Wie bin ich eigentlich auf die Idee mit der Capsule Wardrobe gekommen? Ich neige ja jetzt generell eher nicht so zum Minimalismus und käme nie im Leben mit nur zwei Jeans, einem Rock und einem Kleid aus. Also mit zwei Jeans vielleicht schon, die trage ich ja eigentlich nur noch zur Arbeit, aber sonst? Darf’s doch gerne ein bißchen mehr sein.
Letztes Jahr mußte ich ein bißchen ausmisten im Vorratslager, weil Motten. Und dabei ist mir aufgefallen, ich habe eigentlich zu jedem Stoff und jeder Wolle eine genaue Vorstellung, was ich daraus machen will – nur leider passen die fertigen Stücke untereinander dann nicht so recht zusammen. Bei Kleidern kein Thema, die sind ja sozusagen Solitäre per se, aber wenn ich mir schon die Mühe mache, meine Kleidung zu nähen (ja, es ist ein Hobby, aber es steckt trotzdem Arbeit drin, und ein bißchen Geld auch), dann hätte ich schon gerne Sachen, die ich zusammen anziehen kann, ohne auszusehen wie entweder rückwärts durch die Hecke gekrochen oder wie Papagei auf Landgang.

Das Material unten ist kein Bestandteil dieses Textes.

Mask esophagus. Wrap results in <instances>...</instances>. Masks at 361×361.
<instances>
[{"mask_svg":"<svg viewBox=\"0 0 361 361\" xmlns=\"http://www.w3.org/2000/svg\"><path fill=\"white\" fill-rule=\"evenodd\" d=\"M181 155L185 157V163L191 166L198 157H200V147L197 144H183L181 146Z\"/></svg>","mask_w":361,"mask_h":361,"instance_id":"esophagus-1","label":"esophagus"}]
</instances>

Ich hab’s nämlich nicht so mit neutralen Farben – Dunkelblau finde ich fürchterlich, Schwarz geht nur in Ausnahmefällen, Weiß trage ich so gut wie nie, und Grau kann ich langsam nicht mehr sehen. Ich mag Türkis. Ich mag Lime. Ich mag Zitronengelb. Ich mag Pink. Und manchmal mag ich auch Orange. Also im Sommer. Da mag ich laute, kräftige Farben. Im Winter mag ich dann doch eher abgetönte Farben. Dunkles Altrosa. Burgunderrot. Greige. Goldgrün. Farben, in die ich mich so richtig einkuscheln kann. Die mich warm halten. Nicht gerade die besten Voraussetzungen für eine Capsule Wardrobe, die ja eigentlich darauf aufbaut, eine neutrale, zentrale Farbe zu haben, die man dann mit allen anderen kombinieren kann.

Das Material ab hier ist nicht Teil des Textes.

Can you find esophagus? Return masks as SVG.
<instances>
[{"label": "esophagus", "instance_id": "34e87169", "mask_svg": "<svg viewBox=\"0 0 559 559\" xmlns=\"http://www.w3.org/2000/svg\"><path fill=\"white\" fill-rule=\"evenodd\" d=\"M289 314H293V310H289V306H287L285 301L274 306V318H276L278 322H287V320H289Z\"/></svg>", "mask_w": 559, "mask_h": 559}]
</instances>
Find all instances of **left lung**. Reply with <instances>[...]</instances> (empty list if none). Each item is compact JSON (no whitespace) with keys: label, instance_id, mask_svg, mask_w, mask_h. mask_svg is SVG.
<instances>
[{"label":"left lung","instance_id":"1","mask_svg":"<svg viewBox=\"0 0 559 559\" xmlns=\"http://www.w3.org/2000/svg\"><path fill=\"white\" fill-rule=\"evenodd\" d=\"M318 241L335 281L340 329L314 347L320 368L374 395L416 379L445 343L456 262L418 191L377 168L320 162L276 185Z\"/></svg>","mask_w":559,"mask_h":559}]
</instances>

Und dann hab ich das Foto gesehen. Und war ganz aufgeregt, weil Braun + Türkis = ♥, und Braun und diverse andere Farben = ♥. Nur Braun und Pink … na ja … Aber Pink geht mit Beige. Mit dezentem Hellblau. Das geht wiederum auch mit Braun. Und voila …
Die nächste Station war Pinterest, ich hatte eh schon ein Board für Colour Inspiration, und das ist sehr gewachsen in letzter Zeit. Und dann habe ich mich hingesetzt und mal „meine“ Farben aus den vielen Bildern rausgezogen. Nur um mal eine Referenz zu haben, wenn ich Stoffe oder Wolle kaufen gehe. Meine zwei Hauptfarben (ja, zwei – wie gesagt, ich hab’s nicht so mit Minimalismus) sind natürlich Braun und Türkis plus Nuancen:
Damit es nicht so langweilig wird, gibt es natürlich noch Begleitfarben dazu:
Natürlich ist das nur eine Auswahl. Es fehlt zum Beispiel noch ein schönes Goldgrün, pink ist hier gar nicht vertreten, was daran liegt, daß ich einfach keine schönen Farbbeispiele gefunden habe. Im Großen und Ganzen läßt sich aber schon ganz gut erkennen, wo ich farblich hinwill – und mal abgesehen von dem Spaß, den ich beim Suchen und Finden hatte, habe ich auch gleich wieder neue Ideen entwickelt, sowohl für vorhandene Stoffe als auch für Stoffe, nach denen ich gezielt suchen möchte.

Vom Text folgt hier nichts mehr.